» Data excerpt:
====================

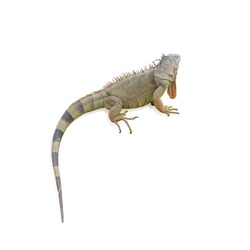 Iguana (Iguanidae),prehistoric reptiles isolated on white background, with clipping path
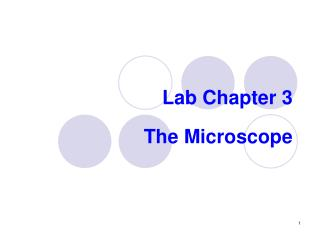 Lab Chapter 3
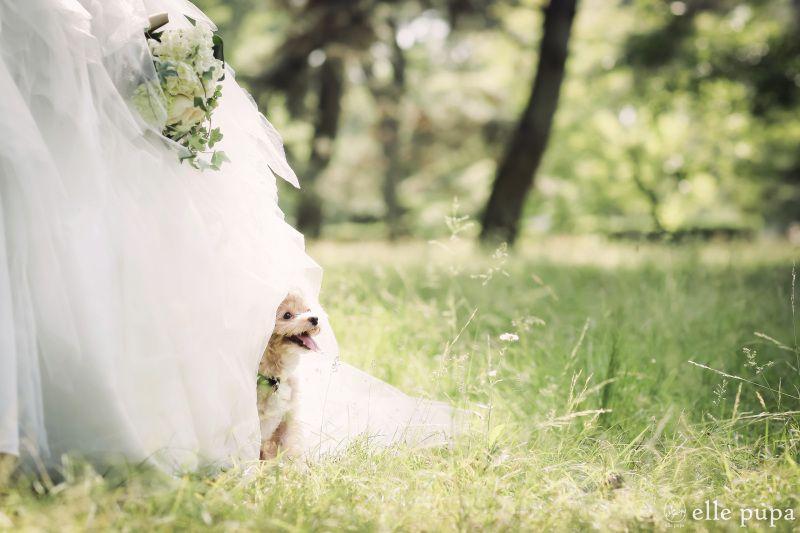 新郎新婦と犬の気持ち ウェディングフォト ウェディング 結婚式 ペット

====================

» Work instructions: In your copy of the listing above, reproduce each line exactly and omit all pictures.

» Solution for this task:
 Iguana (Iguanidae),prehistoric reptiles isolated on white background, with clipping path
 Lab Chapter 3
 新郎新婦と犬の気持ち ウェディングフォト ウェディング 結婚式 ペット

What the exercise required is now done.